Teaching

The Hallam Lab

Investigating microbial communities…

Teaching


MICB 425 Microbial Ecological Genomics: From Genomes to Biomes, 2013

Rationale and Intended Users:

It is important to understand the genetic basis for microbial biodiversity, how it arose and continues to evolve. To do this, one must also understand the experimental logic, explanatory power, and the limitations of methods and approaches used in the study of microbial biodiversity. This course is intended for any student with sufficient genetic and biochemical background interested in understanding the nature, extent and importance of Earth’s unseen majority. It will inform basic and applied science students in majors as varied as genetics, microbiology, medicine, forestry, earth and oceans, engineering and computer science.

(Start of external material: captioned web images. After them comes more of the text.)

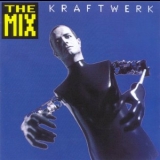 Kraftwerk - The Mix [german version] '1991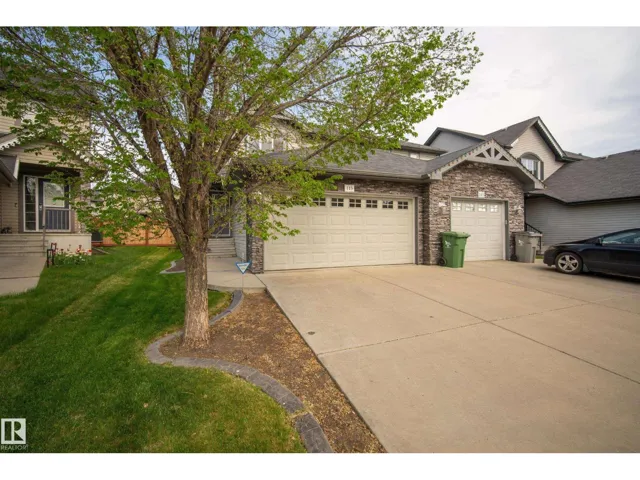 115 RUE MONIQUE, Beaumont, Alberta T4X0G3
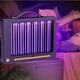 Электрическая лампа-ловушка Electric Shock для насекомых USB 3 Вт - изображение 3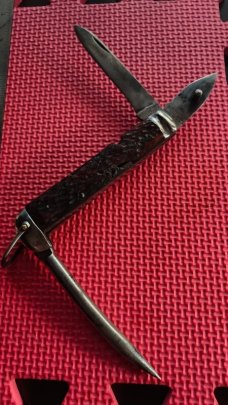 Winchester Knives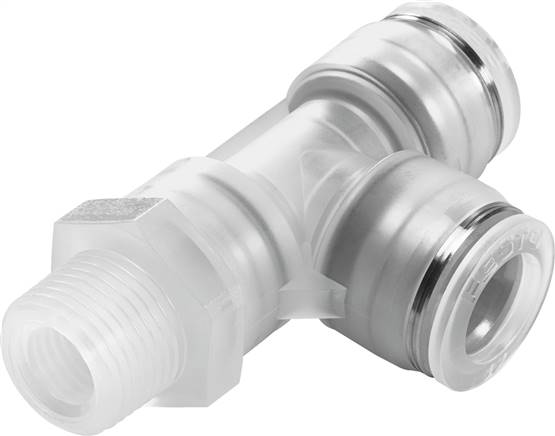 FESTO NPQP-LQ-R38-Q12-FD-P10 (133069) L-Steckverschraubung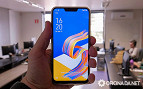 Zenfone 5: Atualização de segurança de julho chegou para o smartphone da Asus Zenfone 5: Atualização de segurança de julho chegou para o smartphone da Asus
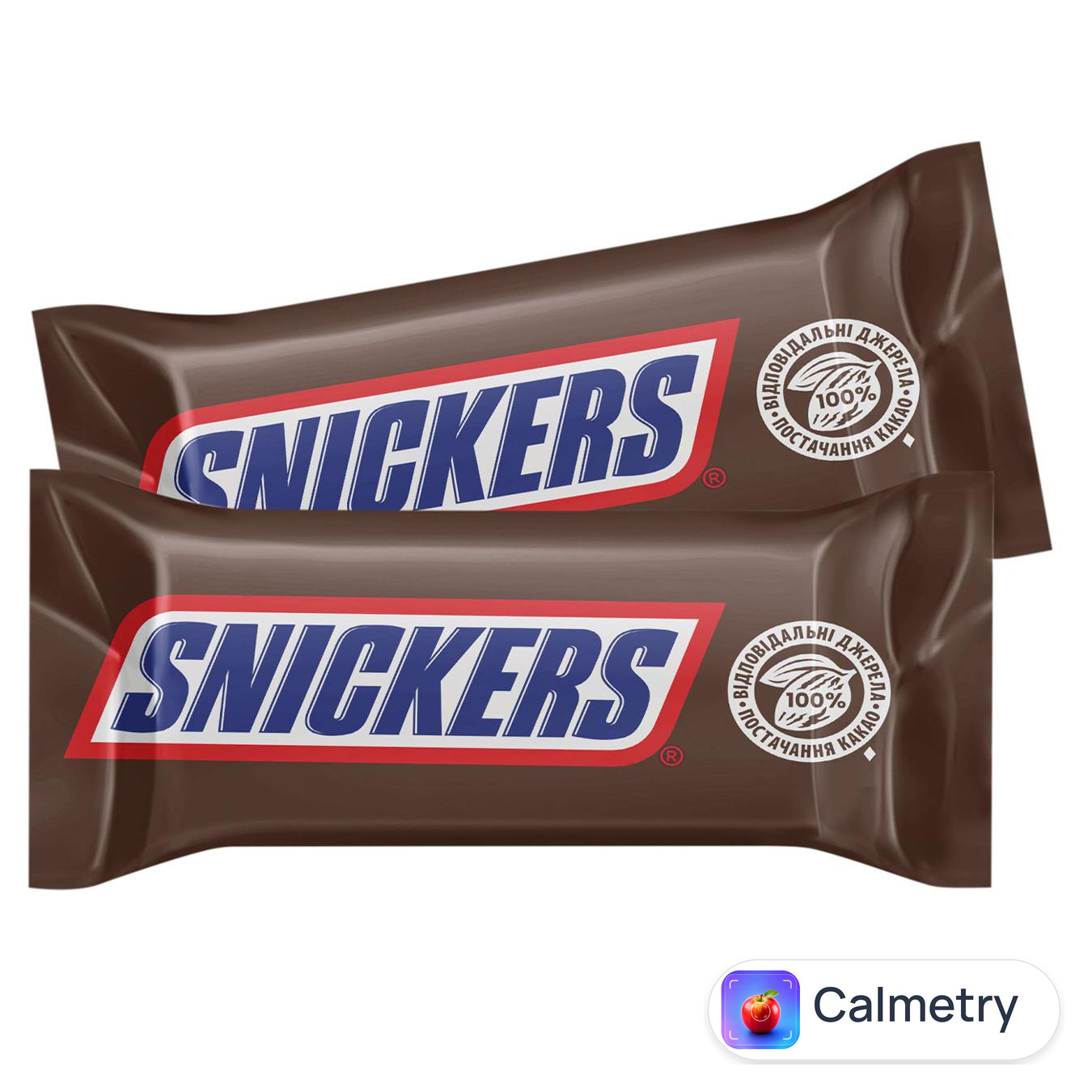 Цукерки Snickers Minis — фото продукту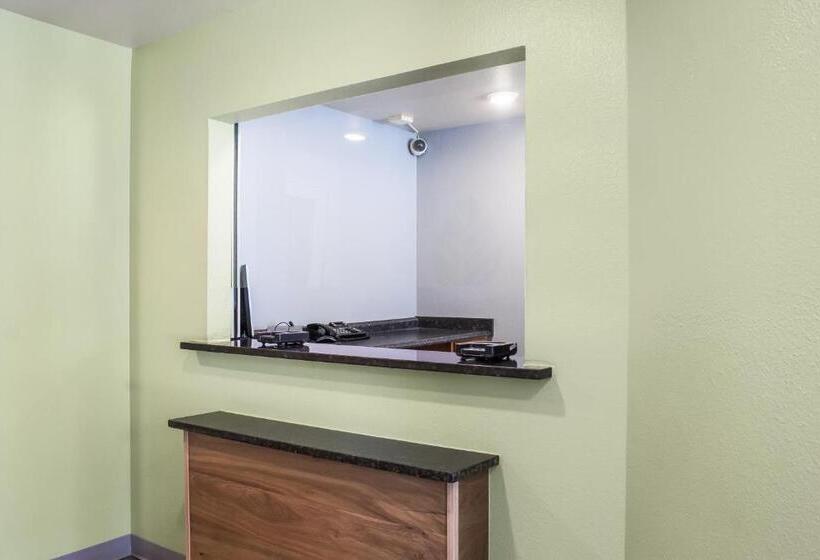 酒店 Woodspring Suites Mckinney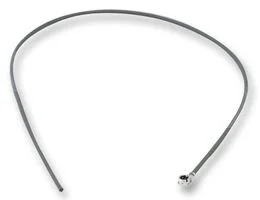 כבל קואקסיאלי U.FL זוויתי 50ohm 200mm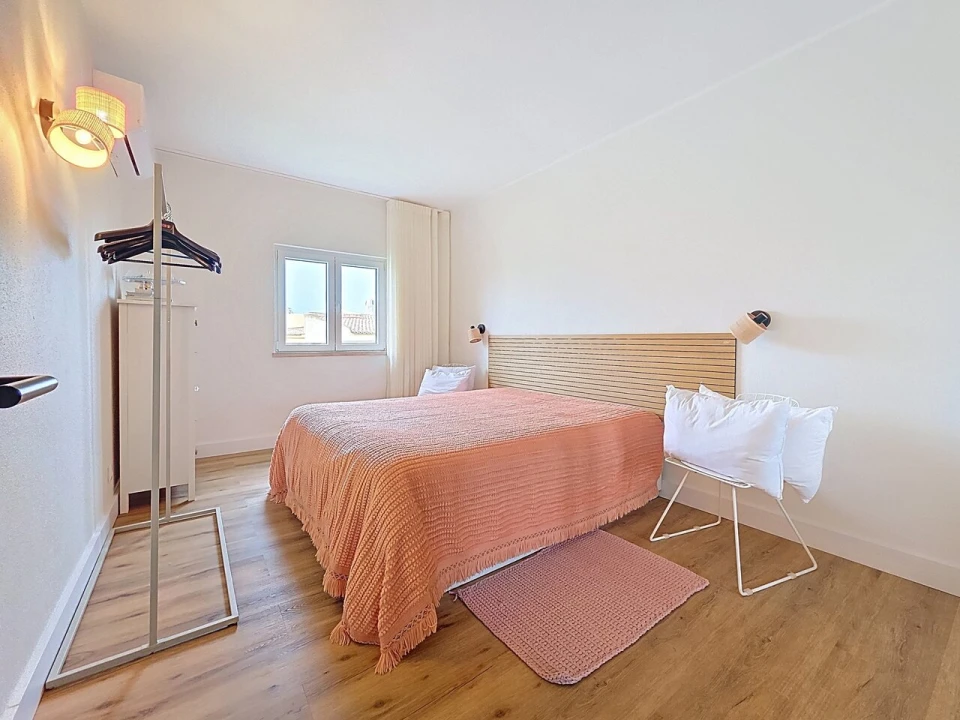 Apartamento T1 para Venda em Alvor Foto 12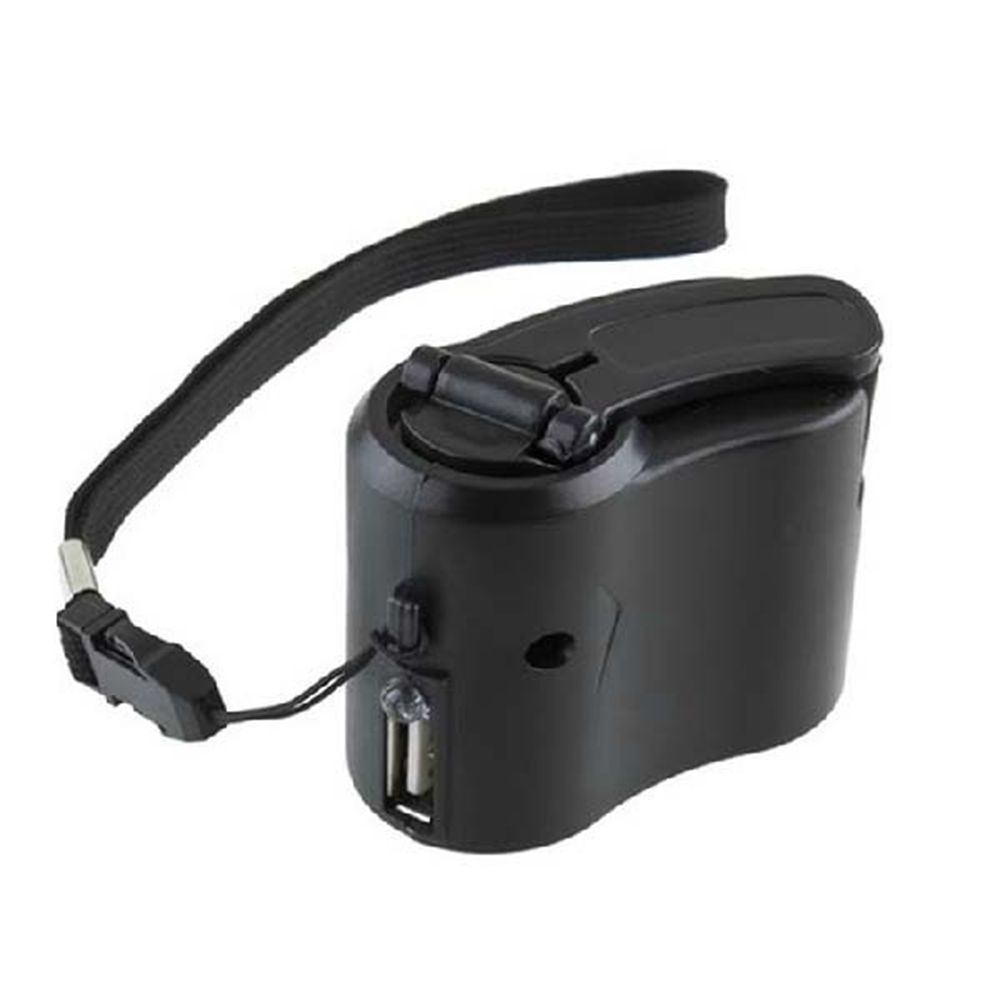 Usb Charger Dynamo - Tablet Accessori per telefoni MP4 da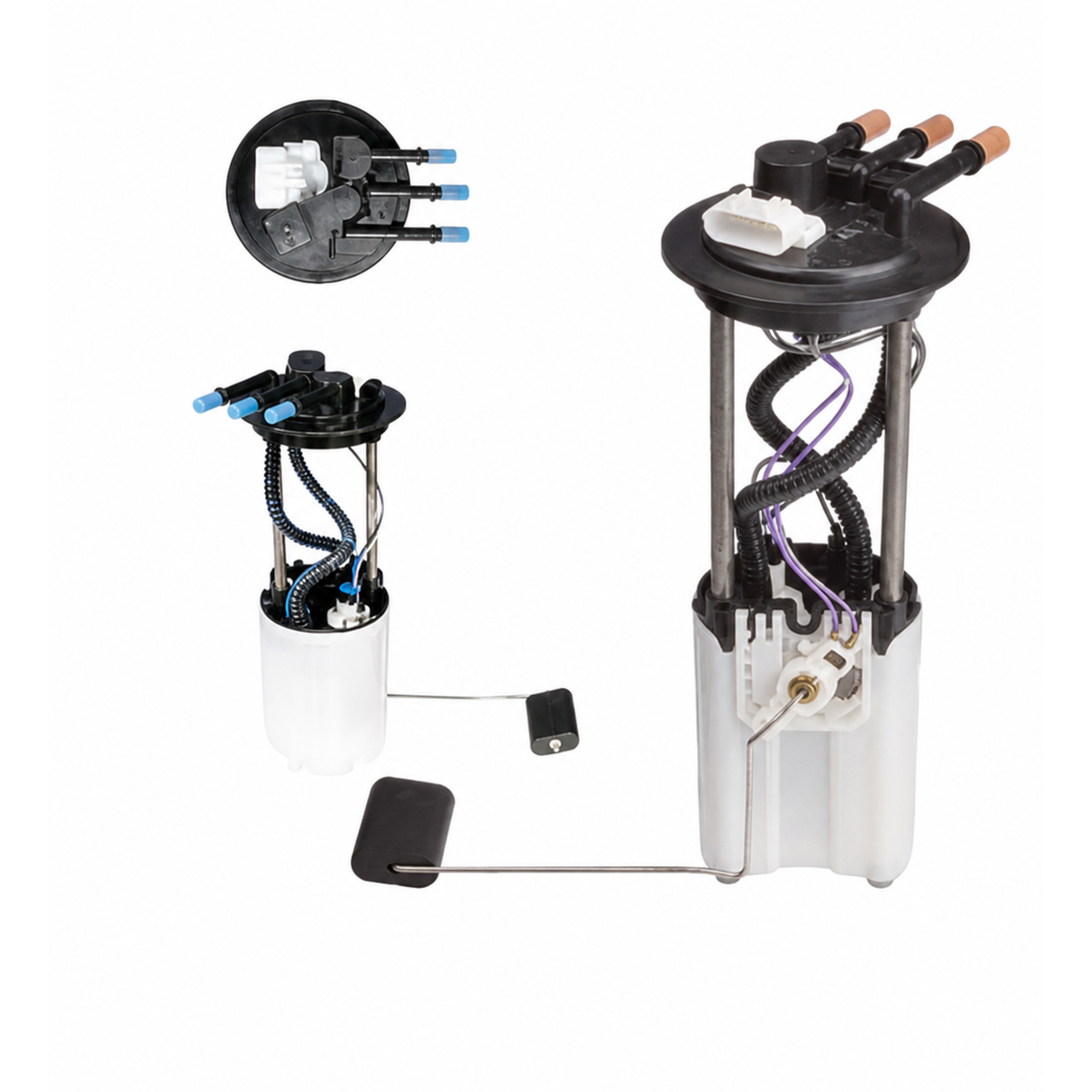 Fuel Pump Assembly 0140-3644 E3614M F2625A FG0359 P76184M SP3614M AIRTEX DELPHI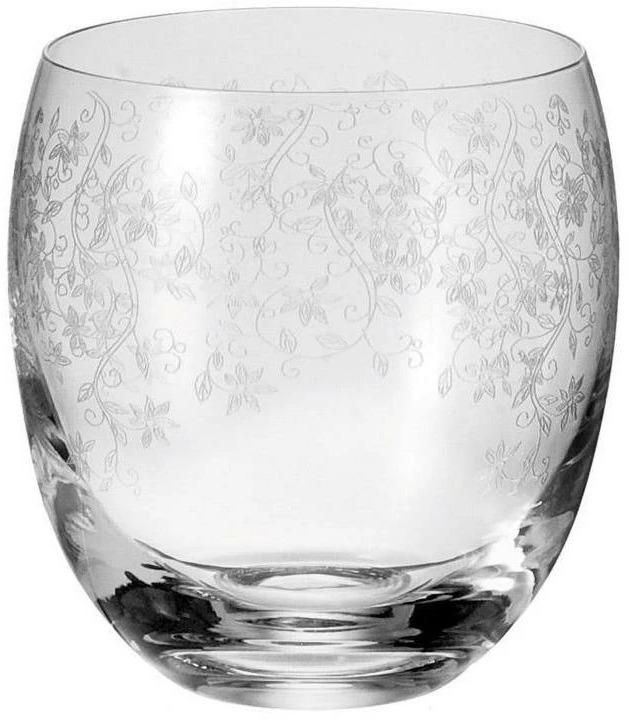 Immagine prodotto Leonardo Bicchiere da whisky Chateau 400 ml, 6 pezzi, Trasparente (4 dl, 6 x, Bicchiere da whisky)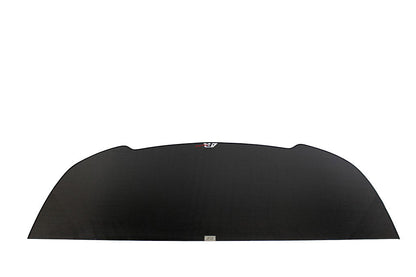 APR Performance Carbon Fiber Wind Splitter With Rods - CW-484010-C-Dub Tech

Course Description: This course explores the intrinsic and extrinsic forces driving genome evolution within the bacterial and archaeal domains of life. Content areas include barriers and gateways to horizontal gene transfer, microbial species concepts and community genome structure, function and dynamics, and the ecological and biotechnological impacts of microbial genome diversity. Drawing on primary scientific literature, the course emphasizes a problem solving approach using current experimental methods and design such as high throughput sequencing and screening methods, discovery and application of plasmids, phage and other mobile genetic elements.

Overall Learning Objectives: By the end of the course, students will be able to
  • Comment on the ecological and biogeochemical roles played by microbial communities now and through the deep expanse of evolutionary time.
  • Evaluate different methods for studying the taxonomic and functional diversity of microbial communities.
  • Explain interconnections between microdiversity, genomic diversity and metabolic potential and their relationship to microbial species concepts.
  • Discuss the roles of mobile elements in the generation of genomic diversity, microbial adaptation and response, and the development of new tools for gene discovery and genetic engineering.
  • Use statistical and computational approaches to describe microbial community structure along environmental gradients or in response to perturbation
Download the syllabus

Look at all microbiology courses on the UBC Microbiology and Immunology website


Teaching Philosophy

“Go to the people. Learn from them. Live with them. Love them. Start with what they know. Build with what they have. But the best of leaders when the job is done, when the task is accomplished, the people will all say we have done it ourselves.” Lao Tzu, 604 B.C.

I believe in a constructivist approach to learning in which the student is given the opportunity to develop his or her own knowledge based on prior and current experience. It is essential to recognize the personal nature of the educational journey, and I appreciate that each student comes to learning with his or her own individual gifts and style. At the same time, it is my responsibility as an educator to bring the solitary learner into a collaborative partnership, in which both students and teacher share, creating a flow and exchange of ideas. In this partnership, by providing an environment rich in possibility, I facilitate the acquisition of knowledge and nourish the life of the mind. In the context of new experience, I am there to give input and encouragement, offering direction when needed, and celebrating small steps as enthusiastically as giant strides. Accepting my responsibility for careful preparation and thorough grasp of subject matter, I expect that students will make a serious commitment to the learning process and accept responsibility for their academic success. I firmly believe that the role of the educator is not one of implantation, but evocation. It is my job to evoke from students that which is known but unsaid, to draw forth from wonder an articulate voice.